I was all set to sit down today to write out a lengthy post about the #banbossy campaign. However, I am going to strongly encourage all of my readers to check out this other blog post instead. Her words are so inside of my head that I’m left with very little else to say on the matter. But I do have a few words to add of my own. I have a blog, so of course I do.
First, I share her post as like her, I too am the parent of an assertive yet sometimes bossy boy. Yes, boys can be bossy, too. I have no idea where this idea came from that the only kids on the playground (or in the classroom or on a job) who are bossy are girls. Um, sorry, but just, well, nope. I believe most parents of school-aged children and/or anyone who’s had a micromanaging (AKA, bossy) boss of any gender can agree with me here also.

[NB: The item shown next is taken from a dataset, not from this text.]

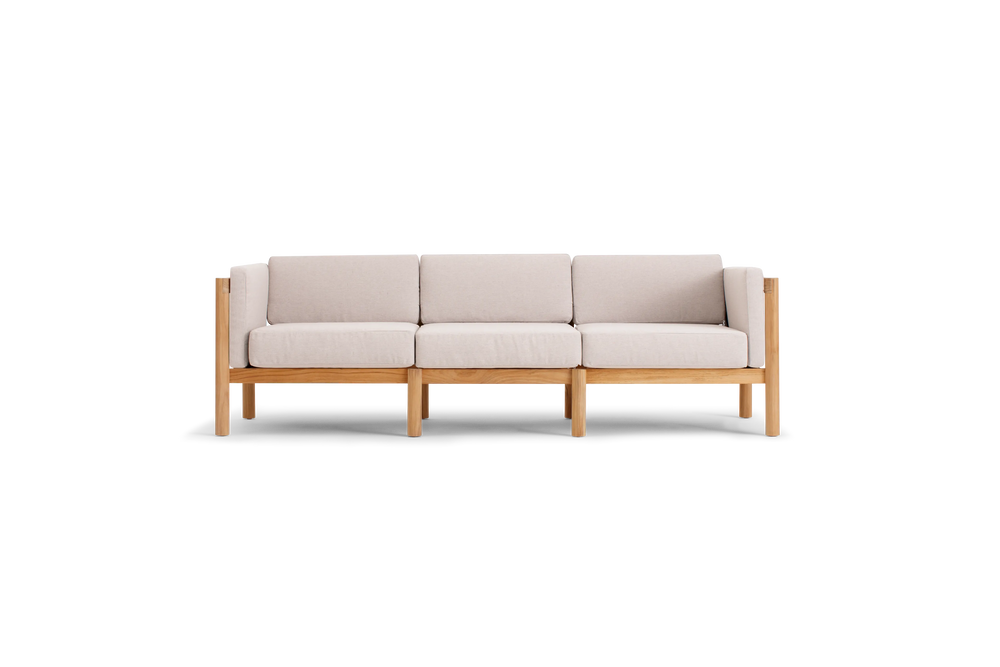 Haven Sofa, with cushion arms, in Ashe, front view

In addition, to the high-powered women who claim (loudly) to be on board with the campaign: If your being called bossy at a young age really left you damaged, beat-down, and uninspired, I’m sorry but I’m not buying that either. I’m looking at you, Beyoncé, Sheryl Sandberg, and pretty much every other major name that’s been at the forefront of this “cause.” My quotes are intentional there and hyperlinks have been intentionally left out above as I am also left questioning whether this is truly a genuine call for change or simply a marketing campaign veiled as such; again, please see names of those involved. What I will give them all credit for is that the campaign has worked, and abundantly so, whatever its true intentions. Just don’t tell me where to lean, please. Thanks.
Furthermore, using negative language and casting a villain by way of a word or person (or victimizing ourselves or our kids, especially our girls, because of said word(s) or person(s)) doesn’t do any of us any favors. The word “ban” conjures up a more negative connotation for me than “bossy” ever will; at least “bossy” is a descriptive adjective. And isn’t it a bit bossy for others to tell us to ban a word in the first place?
Lastly, I find it’s always better for our kids (or all of us really) to focus on the positive rather than the negative, be it in words, actions, or social (media) activism. It helps us all strive to be more productive, joyful, and active individuals, and that focus also provides a more positive model for our children to aspire to. Genuine assertiveness by our boys and girls starting at a young age helps all of us succeed, and so does recognizing and rewarding all that encompasses that positive character trait.
I choose to #AffirmAssertive alongside blogger Kristen Howerton and loudly applaud her perspective. Hopefully I’ve not been too bossy about it.